Summary
Background
Presbyopia if uncorrected causes inability to see and do near work. It is unavoidable as one ages. High school teachers whose work depends much on near work need proper and adequate correction of their presbyopia to increase effectiveness and efficiency.
Objectives
The aim was to determine the uptake of correction and prescription for presbyopia of presbyopic teachers of public Senior High School (S.H.S.).
Design
Descriptive cross-sectional study.
Methods
The study was conducted in 12 public S.H.S. in the Kumasi, with a total sample size of 298. Questionnaire was administered to teachers. Their visual acuity, refraction and ophthalmoscopy were done.
Results
The prevalence of presbyopia among the teachers was 68.1%. Out of the number examined 197(66.1%) were males and 10(33.9%) were females. Amongst the presbyopes 60 did not have presbyopic correction, representing 29.6% of the presbyopes. A total of 52 presbyopic teachers required an add of +2.00DS and this was the highest diopter of correction needed (25.6%). Among those with presbyopic correction 55.5% of them use single vision type of correction whiles the remaining 44.5% use bifocals. Out of the 48% presbyopic teachers who have had their presbyopia corrected before, 6% were not wearing their correction.
Conclusion
The study has demonstrated a relatively higher prevalence of uncorrected presbyopia amongst teachers in public Senior High Schools in the Kumasi Metropolis of 29.6%. Among those with correction 6 % were not using their correction. Proper and adequate correction is needed by presbyopic teachers through screening to ensure their maximum performance.
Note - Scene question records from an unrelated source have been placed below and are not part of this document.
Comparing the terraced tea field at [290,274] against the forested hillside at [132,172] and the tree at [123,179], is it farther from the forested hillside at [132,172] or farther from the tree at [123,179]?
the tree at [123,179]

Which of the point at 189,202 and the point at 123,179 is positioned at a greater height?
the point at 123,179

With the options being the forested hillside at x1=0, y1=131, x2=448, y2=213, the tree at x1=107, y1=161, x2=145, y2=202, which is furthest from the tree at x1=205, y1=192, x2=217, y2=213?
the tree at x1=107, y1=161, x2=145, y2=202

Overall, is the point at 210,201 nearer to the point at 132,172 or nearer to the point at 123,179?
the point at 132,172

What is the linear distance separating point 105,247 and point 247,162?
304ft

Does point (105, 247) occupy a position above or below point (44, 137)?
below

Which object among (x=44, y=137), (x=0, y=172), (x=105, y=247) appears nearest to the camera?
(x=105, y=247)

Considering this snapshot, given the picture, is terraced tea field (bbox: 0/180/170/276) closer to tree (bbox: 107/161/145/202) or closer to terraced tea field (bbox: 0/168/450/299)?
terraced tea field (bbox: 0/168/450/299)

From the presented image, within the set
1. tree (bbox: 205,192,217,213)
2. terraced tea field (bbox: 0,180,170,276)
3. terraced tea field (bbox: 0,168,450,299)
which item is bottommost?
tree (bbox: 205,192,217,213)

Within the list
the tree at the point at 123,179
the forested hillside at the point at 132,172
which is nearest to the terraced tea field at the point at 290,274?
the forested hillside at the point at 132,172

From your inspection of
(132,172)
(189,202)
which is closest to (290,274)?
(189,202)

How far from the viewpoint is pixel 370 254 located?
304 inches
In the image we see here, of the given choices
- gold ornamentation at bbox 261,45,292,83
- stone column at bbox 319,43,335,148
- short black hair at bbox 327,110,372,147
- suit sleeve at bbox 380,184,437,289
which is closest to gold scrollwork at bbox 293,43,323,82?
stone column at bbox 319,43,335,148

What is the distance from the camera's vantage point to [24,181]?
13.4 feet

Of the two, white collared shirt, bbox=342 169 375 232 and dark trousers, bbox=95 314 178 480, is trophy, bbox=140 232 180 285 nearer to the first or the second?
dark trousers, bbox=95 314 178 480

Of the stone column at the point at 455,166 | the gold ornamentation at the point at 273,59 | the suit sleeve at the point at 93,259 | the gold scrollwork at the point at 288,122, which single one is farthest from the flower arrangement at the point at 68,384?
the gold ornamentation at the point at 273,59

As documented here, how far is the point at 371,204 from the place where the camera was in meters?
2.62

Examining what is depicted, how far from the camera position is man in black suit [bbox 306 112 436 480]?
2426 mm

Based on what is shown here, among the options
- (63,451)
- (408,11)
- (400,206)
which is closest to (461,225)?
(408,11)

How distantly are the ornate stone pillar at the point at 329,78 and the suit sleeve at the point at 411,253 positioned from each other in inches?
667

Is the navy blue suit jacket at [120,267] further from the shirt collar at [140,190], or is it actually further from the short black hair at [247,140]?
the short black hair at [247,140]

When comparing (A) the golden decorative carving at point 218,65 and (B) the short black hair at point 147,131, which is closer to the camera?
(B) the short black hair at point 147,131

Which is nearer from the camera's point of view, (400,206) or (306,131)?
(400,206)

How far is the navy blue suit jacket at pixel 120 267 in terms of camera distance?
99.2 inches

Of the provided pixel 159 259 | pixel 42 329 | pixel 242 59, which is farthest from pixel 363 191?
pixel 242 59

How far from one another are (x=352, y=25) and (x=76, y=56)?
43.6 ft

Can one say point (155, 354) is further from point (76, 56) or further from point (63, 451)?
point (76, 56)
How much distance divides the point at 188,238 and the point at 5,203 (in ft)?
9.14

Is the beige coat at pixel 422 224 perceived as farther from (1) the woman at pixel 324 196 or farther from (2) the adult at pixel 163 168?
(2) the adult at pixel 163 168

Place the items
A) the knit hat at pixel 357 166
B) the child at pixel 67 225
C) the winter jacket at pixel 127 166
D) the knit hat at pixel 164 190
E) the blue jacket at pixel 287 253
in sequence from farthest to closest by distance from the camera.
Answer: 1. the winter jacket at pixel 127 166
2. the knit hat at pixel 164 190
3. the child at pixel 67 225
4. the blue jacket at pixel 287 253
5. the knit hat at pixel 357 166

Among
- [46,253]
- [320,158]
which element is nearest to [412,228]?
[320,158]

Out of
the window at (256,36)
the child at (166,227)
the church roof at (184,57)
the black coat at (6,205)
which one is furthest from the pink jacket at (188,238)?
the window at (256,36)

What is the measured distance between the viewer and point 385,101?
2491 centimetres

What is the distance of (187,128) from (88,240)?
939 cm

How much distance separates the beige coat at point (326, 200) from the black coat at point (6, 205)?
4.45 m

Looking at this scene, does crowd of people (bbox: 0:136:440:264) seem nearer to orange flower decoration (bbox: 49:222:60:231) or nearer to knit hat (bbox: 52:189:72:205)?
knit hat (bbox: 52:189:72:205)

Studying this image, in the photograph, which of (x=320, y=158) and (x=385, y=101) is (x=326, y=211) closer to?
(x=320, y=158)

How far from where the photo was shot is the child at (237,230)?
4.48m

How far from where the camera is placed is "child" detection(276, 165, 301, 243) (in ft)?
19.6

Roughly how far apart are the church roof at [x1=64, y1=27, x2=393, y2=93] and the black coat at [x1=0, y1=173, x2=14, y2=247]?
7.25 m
Keywords: Presbyopia, teachers, lens correction, prescription, senior high school
Introduction
Presbyopia is an age-related loss of accommodation that results in an inability to focus at near distances.1,2 It is the most common physiological change occurring in the adult eye and is thought to cause universal near vision impairment with advancing age.3,4
It is generally first reported clinically between 40 and 45 years of age, with its peak onset between ages 42 and 44 years, and generally occurs in females earlier before 40 years.5 It progresses gradually over a number of years. From approximately age 52 years on, the prevalence of presbyopia is considered to be essentially 100%; however, its prevalence across all ages in the population is 31%.6
The main symptoms include vision at the customary near-working distance being blurred or can be sustained only with excessive effort and some eye discomfort and also reading material must be held farther away to be seen more clearly.6 Presbyopia cannot be cured, but individuals can compensate for it by wearing reading (single-vision), bifocal, or progressive eyeglasses. A convex lens is used to make up for the lost automatic focusing power of the eye.7
Presbyopia is not simply an inconvenience; it has significant effects on quality of life, particularly in the lives of teachers, whose work depends mostly on reading and writing. In Ghana where most of the marking of examination scripts and evaluation of students work in class are done manually, a teacher might not perform efficiently if he/she is unable to read and mark correctly. So corrective spectacle for presbyopia are necessary.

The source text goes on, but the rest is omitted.